Op de kadastrale minuutplan 1811-1832 zien we de tuin van het witte huis aangegeven onder
perceelnummer 789. Opvallend is dat op de kaart van Seidel uit 1825 dit perceel nog een geheel
ander verloop heeft. Waarschijnlijk vormde dit eerdere perceel ook al een landschappelijke tuin.
In de periode na de vervaardiging van de kaart heeft Oosting waarschijnlijk nieuwe gronden
aangekocht, die uiteindelijk tussen 1825 en 1832 door Roodbaard zijn heringericht tot een nieuwe
landschappelijke aanleg.
Presentatietekening
Presentatietekening
Dit vermoeden wordt bevestigd in de bewaard gebleven ontwerptekening. Hier zien we in het eerste
deel van de aanleg potloodlijnen onder het ontwerp van Roodbaard. Deze potloodlijnen komen
overeen met de perceelgrenzen van het kadastraal minuutplan.

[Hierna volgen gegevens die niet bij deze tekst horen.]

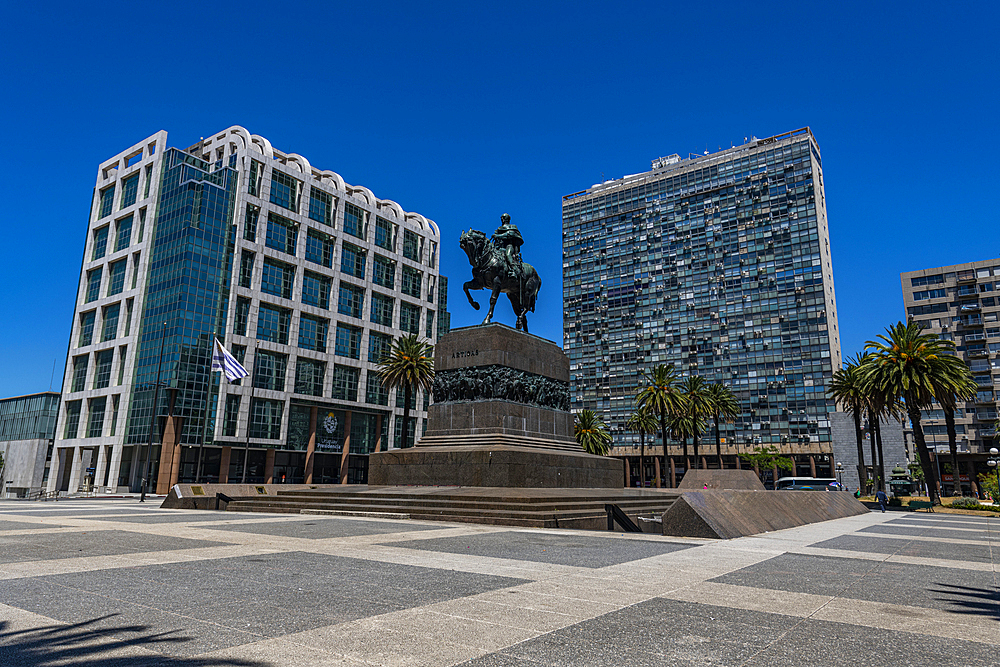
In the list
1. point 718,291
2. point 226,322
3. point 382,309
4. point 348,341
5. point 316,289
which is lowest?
point 226,322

De tekening van Roodbaard kan getypeerd worden als uitgewerkte ontwerpschets. Op de tekening
staan diverse planten benoemd. Daarnaast worden letters weergegeven, die verwijzingen zullen
hebben gevormd naar begeleidende teksten (deze verklarende teksten zijn tot op heden nog niet
gevonden).
De tekening bestaat uit een geheel van paden, perken, solitaire bomen, bomenrijen, waterpartij en
moestuinen. In het voorste deel kunnen we een ronde perk onderscheiden waarin asperges worden
geteeld. In het achterste deel worden perken op een vergelijkbare wijze ingevuld, met gebogen
lijnen, die eveneens wijzen op een invulling van moestuinen.

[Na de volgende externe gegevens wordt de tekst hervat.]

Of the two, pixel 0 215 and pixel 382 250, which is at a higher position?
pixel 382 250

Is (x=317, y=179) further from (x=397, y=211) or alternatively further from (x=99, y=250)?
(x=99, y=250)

Interpretatie presentatietekening
De aanleg kan getypeerd worden als een lineaire aanleg, met een gecentreerd padenstelsel. Dit
padenstelsel bestaat in feite uit dubbele rijen van perken. Het kronkelige padenstelsel geeft structuur
aan de aanleg. Tussen de paden zijn verschillende vormen en functies geplaatst.
In het geheel is een lichte nadruk op de rechterzijde van de aanleg. Dit komt tot uiting in de
aanwezigheid van de solitaire bomen, de waterpartij en de zitplaatsen. Langs alle randen is het
geheel begrensd door bossages. Aan de rechterzijde is dit zeer dicht bebost, de linkerzijde heeft
daarentegen een transparanter karakter.
In de aanleg zijn de twee fasen van het ontwerp zichtbaar. Dit wordt duidelijk in de potloodlijnen,
die we zien in het eerste deel van het ontwerp. Wanneer we deze lijnen met elkaar verbinden, wordt
duidelijk dat dit ontwerp niet van de hand van Roodbaard is. Deze vormen te puntig en de lijnen -
op bepaalde delen - te recht. Uit het archief kennen we betalingslijsten van bomen en planten uit
de periode 1816-1819. Het lijkt waarschijnlijk dat dit eerste deel rond deze tijd is aangelegd, en in de
jaren 30 is aangepast aan het geheel.